[Saved data entries]

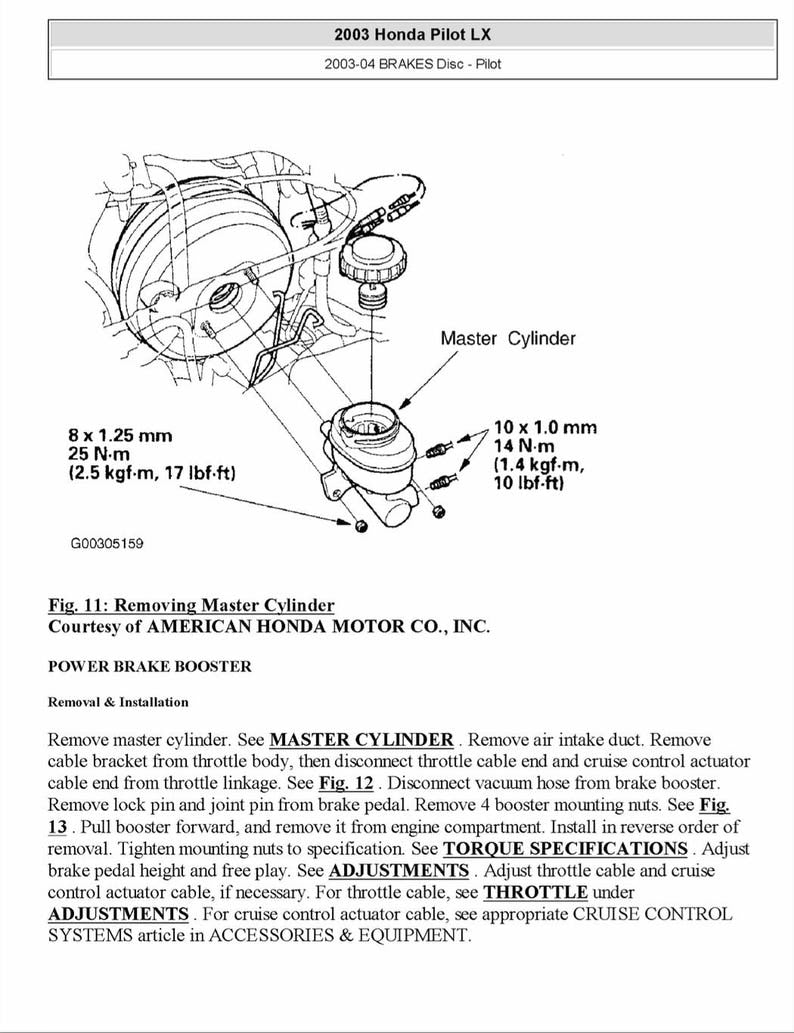 2003 Honda Pilot LX

2003-04 BRAKES Disc - Pilot

Master Cylinder

8 x 1.25 mm
25 N·m
(2.5 kgf·m, 17 lbf·ft)

10 x 1.0 mm
14 N·m
(1.4 kgf·m,
10 lbf·ft)

G00305159

Fig. 11: Removing Master Cylinder
Courtesy of AMERICAN HONDA MOTOR CO., INC.

POWER BRAKE BOOSTER

Removal & Installation

Remove master cylinder. See MASTER CYLINDER . Remove air intake duct. Remove cable bracket from throttle body, then disconnect throttle cable end and cruise control actuator cable end from throttle linkage. See Fig. 12 . Disconnect vacuum hose from brake booster. Remove lock pin and joint pin from brake pedal. Remove 4 booster mounting nuts. See Fig. 13 . Pull booster forward, and remove it from engine compartment. Install in reverse order of removal. Tighten mounting nuts to specification. See TORQUE SPECIFICATIONS . Adjust brake pedal height and free play. See ADJUSTMENTS . Adjust throttle cable and cruise control actuator cable, if necessary. For throttle cable, see THROTTLE under ADJUSTMENTS . For cruise control actuator cable, see appropriate CRUISE CONTROL SYSTEMS article in ACCESSORIES & EQUIPMENT.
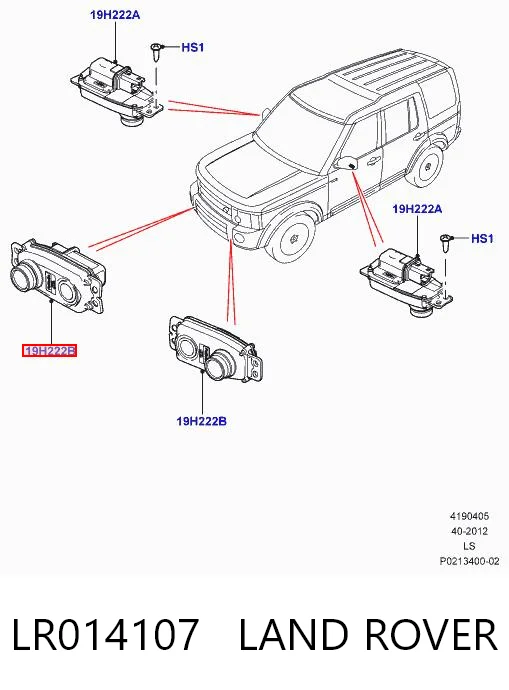 19H222A

HS1

19H222A

HS1

19H222B

19H222B

4190405
40-2012
LS
P0213400-02

LR014107 LAND ROVER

| EXERCISE DESCRIPTION |
Copy the entries above exactly from the line with "POWER BRAKE BOOSTER" down to their last line, both ends included. Do not copy any pictures.

| EXERCISE RESULT |
POWER BRAKE BOOSTER

Removal & Installation

Remove master cylinder. See MASTER CYLINDER . Remove air intake duct. Remove cable bracket from throttle body, then disconnect throttle cable end and cruise control actuator cable end from throttle linkage. See Fig. 12 . Disconnect vacuum hose from brake booster. Remove lock pin and joint pin from brake pedal. Remove 4 booster mounting nuts. See Fig. 13 . Pull booster forward, and remove it from engine compartment. Install in reverse order of removal. Tighten mounting nuts to specification. See TORQUE SPECIFICATIONS . Adjust brake pedal height and free play. See ADJUSTMENTS . Adjust throttle cable and cruise control actuator cable, if necessary. For throttle cable, see THROTTLE under ADJUSTMENTS . For cruise control actuator cable, see appropriate CRUISE CONTROL SYSTEMS article in ACCESSORIES & EQUIPMENT.
 19H222A

HS1

19H222A

HS1

19H222B

19H222B

4190405
40-2012
LS
P0213400-02

LR014107 LAND ROVER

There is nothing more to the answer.